Ils n’ont jamais vraiment existé ce jeudi. Ni Lille, ni Lyon. Éliminés ce jeudi soir sur la scène européenne, les deux clubs français quittent la compétition sans contestation possible. Les scores sont clairs. Les chiffres, eux, sont accablants. Ça passe pour Strasbourg. De justesse.
Lille, l’illusion de la possession
À Birmingham, le LOSC n’a pas été ridicule dans le contrôle du ballon. 48% de possession. Un match presque équilibré sur le papier.
Mais seulement sur le papier. Car dans les zones décisives, l’écart est abyssal. 0,32 xG pour Lille contre 1,80 pour Aston Villa
Un gouffre. Une incapacité criante à se montrer dangereux. Une seule grosse occasion. Sept tirs. Trop peu pour exister à ce niveau.
En face, Aston Villa a été clinique. Lille n’a pas démérité. Mais l’efficacité a été anglaise. Deux buts. Une maîtrise froide. Et une qualification logique. Lille a eu le ballon. Aston Villa a eu le match.

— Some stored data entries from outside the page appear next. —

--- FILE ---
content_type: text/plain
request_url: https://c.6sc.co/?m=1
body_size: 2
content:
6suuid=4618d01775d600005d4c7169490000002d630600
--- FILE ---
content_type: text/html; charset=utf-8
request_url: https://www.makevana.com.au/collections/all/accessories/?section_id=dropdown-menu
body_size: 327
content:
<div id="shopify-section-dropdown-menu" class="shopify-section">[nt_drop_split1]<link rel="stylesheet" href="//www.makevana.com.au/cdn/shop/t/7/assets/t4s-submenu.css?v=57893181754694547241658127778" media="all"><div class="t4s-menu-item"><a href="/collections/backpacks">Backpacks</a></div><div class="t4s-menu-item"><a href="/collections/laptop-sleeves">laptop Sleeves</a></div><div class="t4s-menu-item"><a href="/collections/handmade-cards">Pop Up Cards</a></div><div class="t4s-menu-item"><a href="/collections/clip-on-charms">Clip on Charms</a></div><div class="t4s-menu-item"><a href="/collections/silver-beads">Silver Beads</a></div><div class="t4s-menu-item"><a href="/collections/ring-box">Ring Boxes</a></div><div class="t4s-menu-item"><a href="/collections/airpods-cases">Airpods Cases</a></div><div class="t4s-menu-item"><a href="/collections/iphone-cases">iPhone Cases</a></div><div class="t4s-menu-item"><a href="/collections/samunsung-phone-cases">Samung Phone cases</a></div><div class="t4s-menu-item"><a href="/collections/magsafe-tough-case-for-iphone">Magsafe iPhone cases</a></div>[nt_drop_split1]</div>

Lyon, une impuissance totale
Pour l’OL, le constat est encore plus brutal. Rapidement réduit à 10 avec l’expulsion de Niakhaté à la 19e minute, l’OL a coulé et confirmé qu’ils sont dans une période délicate.
Battu 2-0 par le Celta Vigo, Lyon a été dominé dans tous les compartiments du jeu suite à cette expulsion. 0,24 xG contre 1,54. 4 tirs contre 14. 35% de possession seulement.
Les chiffres parlent d’eux-mêmes. Lyon n’a jamais été en mesure d’inverser la tendance.
Le Celta a parfaitement utilisé sa supériorité numérique et a confisqué le ballon (556 passes contre 289), imposé son rythme, et frappé au bon moment.
En face, Lyon a subi. Sans réaction. Sans solution.
Lille, Lyon : Des chiffres qui ne trompent pas
Dans le football moderne, les xG ne disent pas tout. Mais ils disent souvent l’essentiel. Et ici, ils racontent une histoire limpide : Lille et Lyon n’étaient tout simplement pas au niveau dans les zones de vérité.
Strasbourg a frôlé la sortie
Strasbourg n’est pas passé loin de connaître le même sort. Accrochés par Rijeka (1-1), les Alsaciens s’en sortent, mais sans marge. Les chiffres racontent un match beaucoup plus équilibré qu’il n’y paraît : 1,04 xG contre 1,01, 15 tirs à 17, et surtout moins de grosses occasions (1 contre 2). Malgré une possession en leur faveur (57%), les Strasbourgeois ont été bousculés, contraints de s’en remettre à leur efficacité et à un certain réalisme. Sans un peu plus de maîtrise, la sanction aurait pu être la même que pour Lille et Lyon.